Although we don't believe in timing the market or panicking over market movements, we do like to keep an eye on big changes -- just in case they're material to our investing thesis.
What: Shares of online auction marketplace operator Liquidity Services sank 10% today after its preliminary quarterly results and full-year outlook disappointed Wall Street.
So what: The stock has been crushed over the past year on rapidly slowing growth, and today's third-quarter outlook -- EPS of $0.43-$0.45 versus previous guidance of $0.49-$0.54 -- coupled with downbeat sentiment for the full year only reinforces those worries. On the bright side, management expects operating margins to continue to expand, suggesting that the company's competitive position and ability to grow profitably remain intact.

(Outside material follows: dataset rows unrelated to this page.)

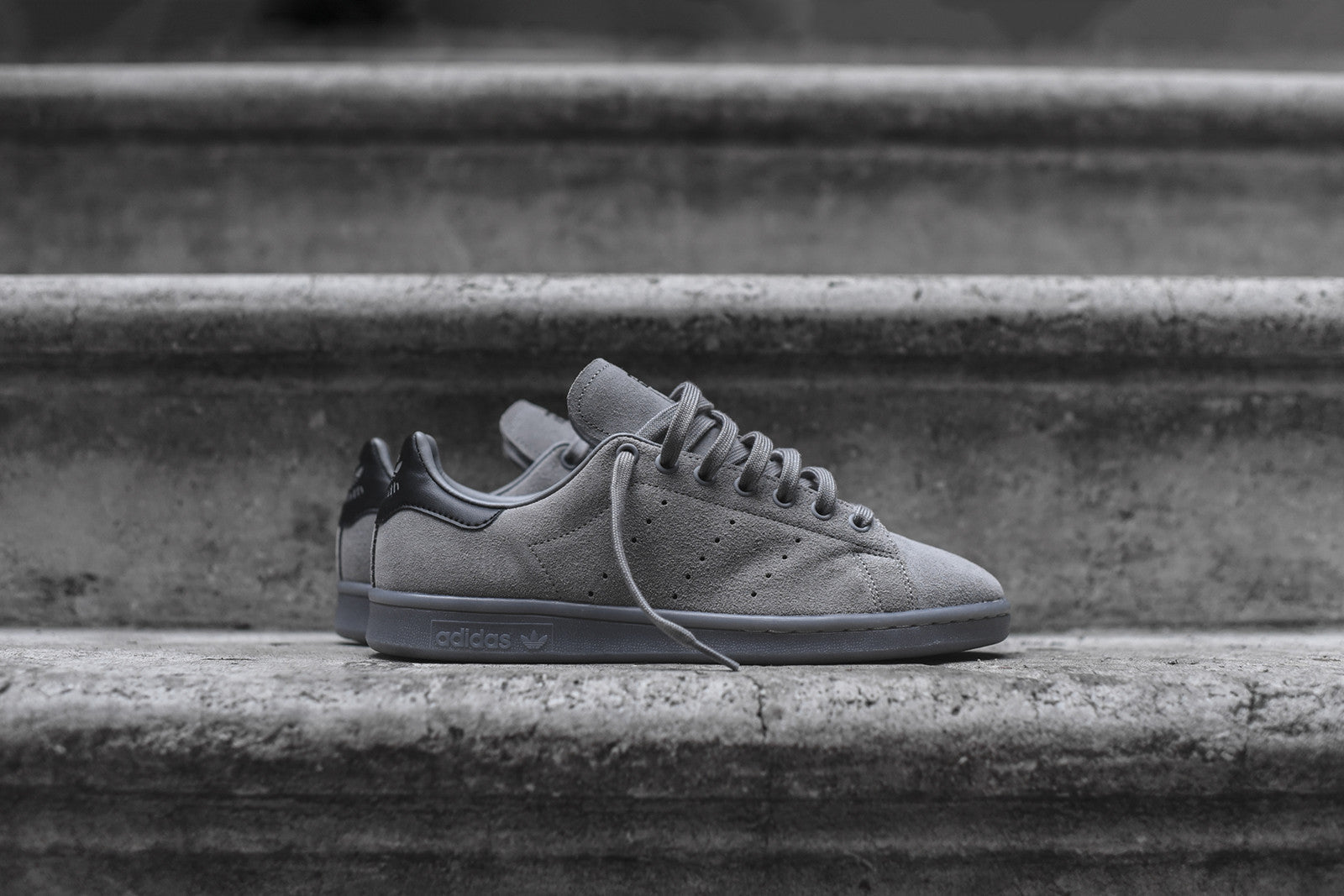 adidas Originals Stan Smith - Solid Grey / Black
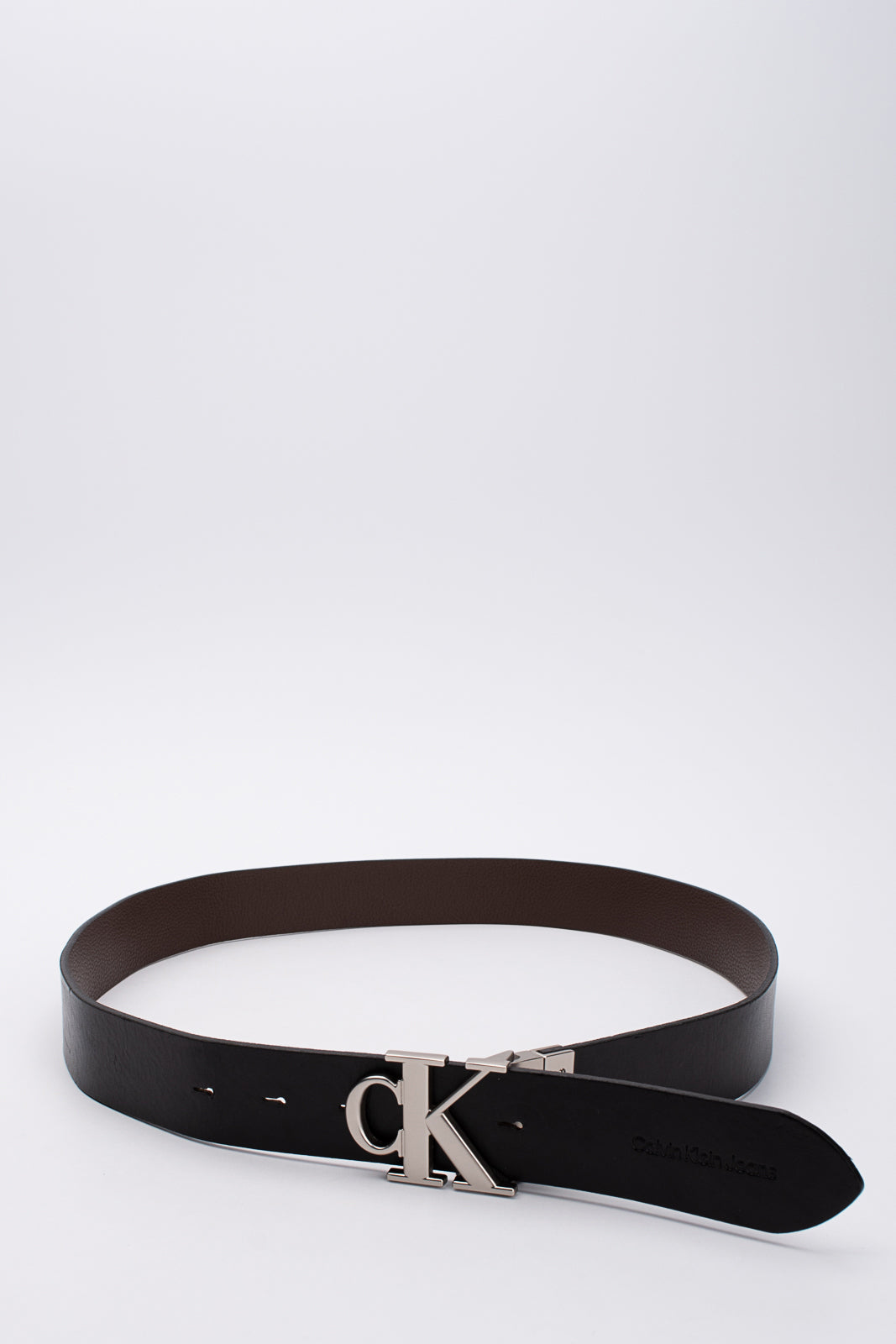 Size Fashion Reversible Leather 85/34 Grainy Panel Belt CALVIN Auctions KLEIN Online CK JEANS –POPPRI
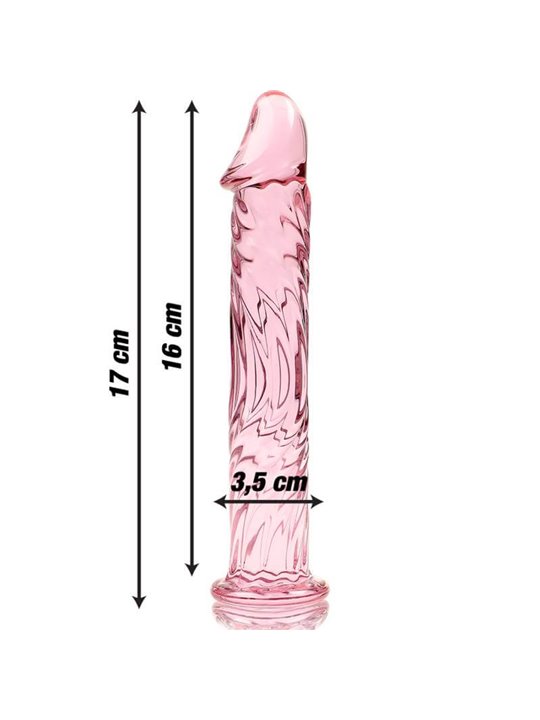 Nebula Series By Ibiza - Model 12 Dildo Borosilicate Glass 17 X 3.5 CM Pink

Now what: On its earnings call on August 7, management expects to lower its full-year guidance for gross merchandise volume, adjusted EBITDA, and adjusted EPS. "Fundamentally, we are confident in our competitive position and our ability to achieve attractive organic growth over the next several years," said Chairman and CEO Bill Angrick. "However, in the short term, results have been less predictable and pressured due to significant integration efforts and the timing of new large programs coming on line in our retail supply chain vertical." More important, with the stock now off 50% from its 52-week highs and trading at a forward P/E of about 11, much of those short-term troubles might already be baked into the valuation.